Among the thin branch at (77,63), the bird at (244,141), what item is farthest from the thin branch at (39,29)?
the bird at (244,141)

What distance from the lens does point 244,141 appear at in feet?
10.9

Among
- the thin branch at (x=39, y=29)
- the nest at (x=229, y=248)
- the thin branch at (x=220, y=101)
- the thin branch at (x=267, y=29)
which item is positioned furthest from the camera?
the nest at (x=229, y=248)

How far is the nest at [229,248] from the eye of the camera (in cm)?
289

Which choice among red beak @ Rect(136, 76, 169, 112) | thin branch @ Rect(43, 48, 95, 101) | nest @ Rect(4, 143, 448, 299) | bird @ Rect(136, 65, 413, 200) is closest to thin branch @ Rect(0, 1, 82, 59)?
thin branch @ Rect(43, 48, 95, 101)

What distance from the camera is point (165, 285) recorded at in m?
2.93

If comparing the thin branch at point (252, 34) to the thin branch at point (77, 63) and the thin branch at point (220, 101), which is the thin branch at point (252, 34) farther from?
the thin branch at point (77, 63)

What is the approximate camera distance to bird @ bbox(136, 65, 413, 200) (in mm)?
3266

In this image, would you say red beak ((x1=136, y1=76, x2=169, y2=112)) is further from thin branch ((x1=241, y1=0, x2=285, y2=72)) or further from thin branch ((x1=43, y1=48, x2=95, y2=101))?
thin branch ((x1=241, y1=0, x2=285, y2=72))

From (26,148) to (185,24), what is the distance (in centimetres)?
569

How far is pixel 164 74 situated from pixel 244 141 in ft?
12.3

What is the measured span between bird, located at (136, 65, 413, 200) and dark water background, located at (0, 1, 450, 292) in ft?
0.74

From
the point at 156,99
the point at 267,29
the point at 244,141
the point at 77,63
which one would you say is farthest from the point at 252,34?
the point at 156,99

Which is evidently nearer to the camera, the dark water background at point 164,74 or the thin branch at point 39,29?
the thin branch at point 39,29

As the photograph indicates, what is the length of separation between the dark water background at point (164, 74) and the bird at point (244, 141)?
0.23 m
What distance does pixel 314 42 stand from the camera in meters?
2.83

::::

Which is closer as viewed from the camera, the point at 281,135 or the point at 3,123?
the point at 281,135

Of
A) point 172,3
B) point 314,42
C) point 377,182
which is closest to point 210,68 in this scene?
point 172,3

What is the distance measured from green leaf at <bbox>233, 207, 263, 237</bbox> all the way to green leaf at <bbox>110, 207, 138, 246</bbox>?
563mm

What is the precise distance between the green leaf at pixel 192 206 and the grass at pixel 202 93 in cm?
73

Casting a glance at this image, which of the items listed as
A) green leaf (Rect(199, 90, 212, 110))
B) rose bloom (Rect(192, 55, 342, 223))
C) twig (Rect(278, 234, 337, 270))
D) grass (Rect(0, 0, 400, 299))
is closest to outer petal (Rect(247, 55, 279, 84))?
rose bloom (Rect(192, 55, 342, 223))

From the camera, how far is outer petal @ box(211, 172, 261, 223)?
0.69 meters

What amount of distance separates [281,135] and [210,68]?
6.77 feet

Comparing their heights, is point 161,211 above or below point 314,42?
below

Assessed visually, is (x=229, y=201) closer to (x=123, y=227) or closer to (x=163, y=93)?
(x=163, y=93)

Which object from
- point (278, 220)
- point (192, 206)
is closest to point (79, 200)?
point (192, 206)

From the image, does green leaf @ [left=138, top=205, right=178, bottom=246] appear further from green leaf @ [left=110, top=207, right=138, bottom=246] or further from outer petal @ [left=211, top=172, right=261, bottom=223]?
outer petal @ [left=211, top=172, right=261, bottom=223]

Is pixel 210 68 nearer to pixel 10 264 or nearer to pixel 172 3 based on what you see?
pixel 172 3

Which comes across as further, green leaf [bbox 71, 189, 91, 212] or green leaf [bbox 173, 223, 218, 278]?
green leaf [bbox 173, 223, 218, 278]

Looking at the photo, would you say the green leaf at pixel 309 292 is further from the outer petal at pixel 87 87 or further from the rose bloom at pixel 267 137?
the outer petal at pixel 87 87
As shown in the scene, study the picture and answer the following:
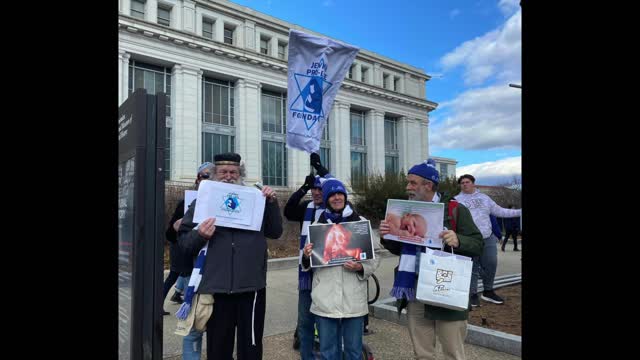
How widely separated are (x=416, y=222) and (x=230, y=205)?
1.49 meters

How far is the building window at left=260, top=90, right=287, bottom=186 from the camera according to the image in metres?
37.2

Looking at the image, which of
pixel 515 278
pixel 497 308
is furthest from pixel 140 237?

::::

Count the lines above that contain the string "closer", treating uppercase and lowercase as different, and reply with the number alone.

Solution to the problem: 2